In views, (current user) is the agent who is currently viewing that view. This enables one view to show relevant tickets to each agent, without having to create a specific view for each individual agent (see Using views to manage ticket workflow).
Non-restricted agent
A non-restricted agent is an agent who has access to all tickets. In other words, they have not been restricted to only the group or groups to which they belong, the organization they belong to, or to the tickets they have been assigned to. The ability to refer to these agents may be useful when creating triggers.
38 Comments
Hi.
I've seen there's an option to allow our customers within an organization to view tickets from other users in their organization "Can view all org tickets".
I want these people only to see tickets and don't have access to other functionalities as "add ticket" or "modify tickets".
I've heard this is possible
Thanks!
Hi Valentina,
The organization permissions are actually a separate user permission from overall roles, and managed in the settings for that organization or in the user's profile individually.
If you want all members of an organization to be able to view the tickets, but not be able to comment go to the organization and enable the "Can view all org tickets" option there. When that is on a second option appears that allows you to set whether members of that organization can comment on all those tickets or not.
End-users with view only access to other members of their organizations tickets won't be able to modify them, but that wouldn't prevent them from adding their own new ticket. Here's the link with more information about shared organizations.
Zendesk has an add-on called collaboration that I think is what you're referring to when you ask about the roles for that. The collaboration add-on includes a role option called "Light Agent" that is designed for users who only need to be able to login to view tickets and make internal comments, but don't interact with customers. Light agents are able to create tickets for users, but have very limited abilities to update the tickets after they're created. There are more details about that role here.
For what you're describing I think just managing the organization settings will work for you to give users the access you want :)
Do the terms All agents or Non-restricted agents include administrators and account owner ?
Update:
Never mind, I suppose they are not included. I had a little doubt because sometimes administrators are refered to as a sub-category of agent.
Hi Anais,
I just wanted to clarify that all agents refers to anyone with an agent license on the account, even administrators and the owner. If you're looking to shield certain people from getting notifications it might be better to create a separate group for everyone that you want to receive a certain kind of notification if indeed that is the context that you are asking the question.
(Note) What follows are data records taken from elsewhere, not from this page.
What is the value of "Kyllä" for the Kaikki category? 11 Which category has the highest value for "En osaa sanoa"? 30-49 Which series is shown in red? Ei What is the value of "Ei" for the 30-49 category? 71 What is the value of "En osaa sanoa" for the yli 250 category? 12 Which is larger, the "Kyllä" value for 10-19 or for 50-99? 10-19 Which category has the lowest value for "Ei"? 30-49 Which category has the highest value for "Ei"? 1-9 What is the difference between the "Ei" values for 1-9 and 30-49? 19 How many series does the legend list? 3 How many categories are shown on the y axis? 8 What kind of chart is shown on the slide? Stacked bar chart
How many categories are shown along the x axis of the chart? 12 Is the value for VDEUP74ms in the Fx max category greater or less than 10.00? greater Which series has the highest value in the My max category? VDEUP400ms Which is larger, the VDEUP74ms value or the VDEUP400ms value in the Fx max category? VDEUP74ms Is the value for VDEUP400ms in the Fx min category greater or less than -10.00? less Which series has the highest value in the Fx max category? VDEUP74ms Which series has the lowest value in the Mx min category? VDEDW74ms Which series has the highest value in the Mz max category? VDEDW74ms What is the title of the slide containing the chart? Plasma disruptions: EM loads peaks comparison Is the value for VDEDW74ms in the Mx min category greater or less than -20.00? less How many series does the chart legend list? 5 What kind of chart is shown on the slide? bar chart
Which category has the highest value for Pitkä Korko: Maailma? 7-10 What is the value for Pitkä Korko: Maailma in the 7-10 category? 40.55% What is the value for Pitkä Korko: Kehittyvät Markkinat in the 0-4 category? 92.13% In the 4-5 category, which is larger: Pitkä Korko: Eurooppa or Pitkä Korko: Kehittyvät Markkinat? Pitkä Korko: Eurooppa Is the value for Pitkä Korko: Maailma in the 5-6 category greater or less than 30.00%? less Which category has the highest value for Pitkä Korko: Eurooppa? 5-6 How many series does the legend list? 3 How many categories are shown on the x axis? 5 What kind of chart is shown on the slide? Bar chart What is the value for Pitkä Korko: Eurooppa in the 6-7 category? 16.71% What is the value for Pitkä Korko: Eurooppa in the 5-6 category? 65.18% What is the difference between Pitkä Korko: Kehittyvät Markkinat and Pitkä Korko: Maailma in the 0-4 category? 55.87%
Please let us know if we can assist further!
Hi Ben,
Thanks a lot for your clarification. I suppose that the same goes for the term "non-restricted agents" ? Indeed, I was wondering if I should shield the account owner from getting notifications.
Greetings,
You are correct! The same would work for that. Please let us know if we can help further.
Hey All,
I just wanted to clarify something about the "Agent Permissions". If I restrict an agent to "Tickets in their group" does this also limit the tickets they can see in a search? I assume it does, but I wanted to make sure I was understanding the information correctly.
Thanks,
Jason
Hey Jason,
You are correct and this would restrict their search results to tickets within their group as well. If you experiencing anything different let us know!